# [DOCUMENT EXCERPT]
· · · · ·
Introduction#

Overview#

CuTe DSL is a Python-based domain-specific language (DSL) designed for dynamic compilation of numeric and GPU-oriented code. Its primary goals are:

Consistent with CuTe C++, allowing users to express GPU kernels with full control of the hardware.
JIT compilation for both host and GPU execution.
DLPack integration, enabling seamless interop with frameworks (e.g., PyTorch, JAX).
JIT caching, so that repeated calls to the same function benefit from cached IR modules.
Native types and type inference to reduce boilerplate and improve performance.
Optional lower-level control, offering direct access to GPU backends or specialized IR dialects.

Decorators#

CuTe DSL provides two main Python decorators for generating optimized code via dynamic compilation:

@jit — Host-side JIT-compiled functions
@kernel — GPU kernel functions

Both decorators can optionally use a preprocessor that automatically expands Python control flow (loops, conditionals) into operations consumable by the underlying IR.

`@jit`#

Declares JIT-compiled functions that can be invoked from Python or from other CuTe DSL functions.

Decorator Parameters:

preprocessor:
- True (default) — Automatically translate Python flow control (e.g., loops, if-statements) into IR operations.
- False — No automatic expansion; Python flow control must be handled manually or avoided.

Call-site Parameters:

no_cache:
- True — Disables JIT caching, forcing a fresh compilation each call.
- False (default) — Enables caching for faster subsequent calls.

`@kernel`#

Defines GPU kernel functions, compiled as specialized GPU symbols through dynamic compilation.

Decorator Parameters:

preprocessor:
- True (default) — Automatically expands Python loops/ifs into GPU-compatible IR operations.
- False — Expects manual or simplified kernel implementations.

Kernel Launch Parameters:

grid Specifies the grid size as a list of integers.
block Specifies the block size as a list of integers.
cluster Specifies the cluster size as a list of integers.
smem Specifies the size of shared memory in bytes (integer).

Calling Conventions#

Caller	Callee	Allowed	Compilation/Runtime
Python function	`@jit`	✅	DSL runtime
Python function	`@kernel`	❌	N/A (error raised)
`@jit`	`@jit`	✅	Compile-time call, inlined
`@jit`	Python function	✅	Compile-time call, inlined
`@jit`	`@kernel`	✅	Dynamic call via GPU driver or runtime
`@kernel`	`@jit`	✅	Compile-time call, inlined
`@kernel`	Python function	✅	Compile-time call, inlined
`@kernel`	`@kernel`	❌	N/A (error raised)
· · · · ·
# [AVAILABLE RECORDS]

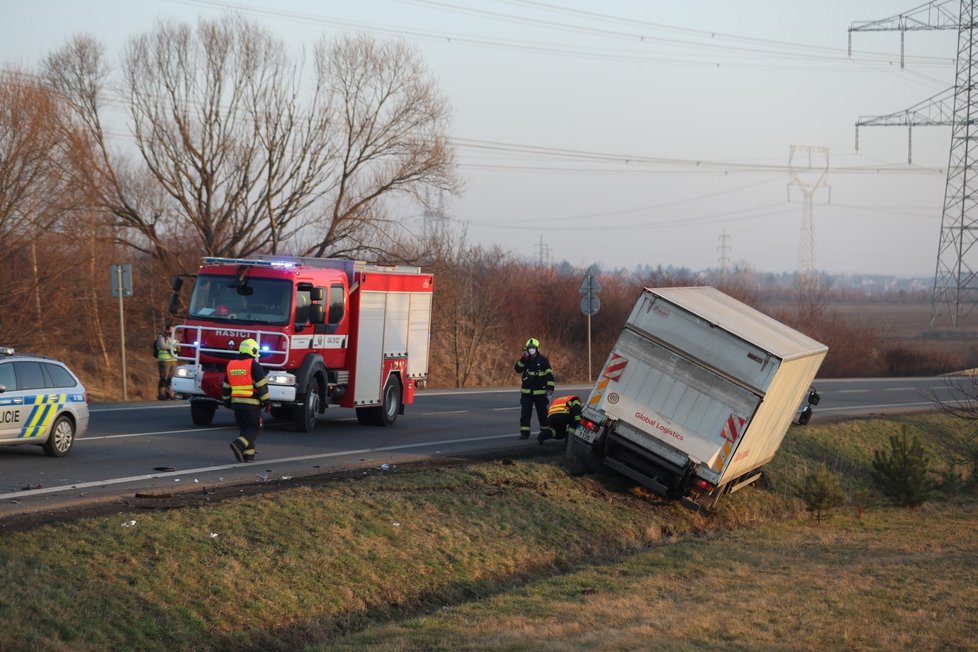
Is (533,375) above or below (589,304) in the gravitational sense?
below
· · · · ·
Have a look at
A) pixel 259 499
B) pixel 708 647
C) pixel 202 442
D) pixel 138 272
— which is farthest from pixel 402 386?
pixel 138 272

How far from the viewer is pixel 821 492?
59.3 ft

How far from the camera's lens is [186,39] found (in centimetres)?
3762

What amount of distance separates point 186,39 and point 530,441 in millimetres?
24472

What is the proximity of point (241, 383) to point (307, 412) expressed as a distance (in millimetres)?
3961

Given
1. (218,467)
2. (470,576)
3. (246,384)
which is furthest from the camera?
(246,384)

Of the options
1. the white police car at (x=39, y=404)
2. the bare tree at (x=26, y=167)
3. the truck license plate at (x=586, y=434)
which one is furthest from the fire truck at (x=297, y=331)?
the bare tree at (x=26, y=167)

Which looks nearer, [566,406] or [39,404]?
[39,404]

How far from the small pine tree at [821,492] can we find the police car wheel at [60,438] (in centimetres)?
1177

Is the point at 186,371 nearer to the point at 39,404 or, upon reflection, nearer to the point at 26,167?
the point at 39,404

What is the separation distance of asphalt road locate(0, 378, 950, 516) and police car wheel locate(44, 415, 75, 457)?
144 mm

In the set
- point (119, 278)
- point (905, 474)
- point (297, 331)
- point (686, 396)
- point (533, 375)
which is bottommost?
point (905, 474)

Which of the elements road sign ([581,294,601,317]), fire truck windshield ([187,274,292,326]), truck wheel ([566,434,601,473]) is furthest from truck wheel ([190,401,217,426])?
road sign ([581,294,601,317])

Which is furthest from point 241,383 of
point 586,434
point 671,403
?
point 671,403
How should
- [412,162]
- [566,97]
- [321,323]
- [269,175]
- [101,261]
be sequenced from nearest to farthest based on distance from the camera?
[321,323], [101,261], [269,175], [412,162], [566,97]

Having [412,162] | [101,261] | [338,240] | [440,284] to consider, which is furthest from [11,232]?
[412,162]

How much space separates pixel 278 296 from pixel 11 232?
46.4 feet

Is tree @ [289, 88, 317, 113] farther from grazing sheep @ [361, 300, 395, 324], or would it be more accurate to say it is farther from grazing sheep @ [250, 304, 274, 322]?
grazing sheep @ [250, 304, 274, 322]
· · · · ·
# [REQUESTS]
**A)** Please reproduce the CuTe DSL introduction from "JIT caching, so" up to and including "specialized IR dialects.".
**B)** Locate each line of the listing that contains the string "road", treating uppercase and lowercase as different, and copy those lines.
The listing is unrelated to the CuTe DSL introduction.

# [COMPLETED EXERCISE]
**A)**
JIT caching, so that repeated calls to the same function benefit from cached IR modules.
Native types and type inference to reduce boilerplate and improve performance.
Optional lower-level control, offering direct access to GPU backends or specialized IR dialects.

**B)**
What is the separation distance of asphalt road locate(0, 378, 950, 516) and police car wheel locate(44, 415, 75, 457)?
Which of the elements road sign ([581,294,601,317]), fire truck windshield ([187,274,292,326]), truck wheel ([566,434,601,473]) is furthest from truck wheel ([190,401,217,426])?
road sign ([581,294,601,317])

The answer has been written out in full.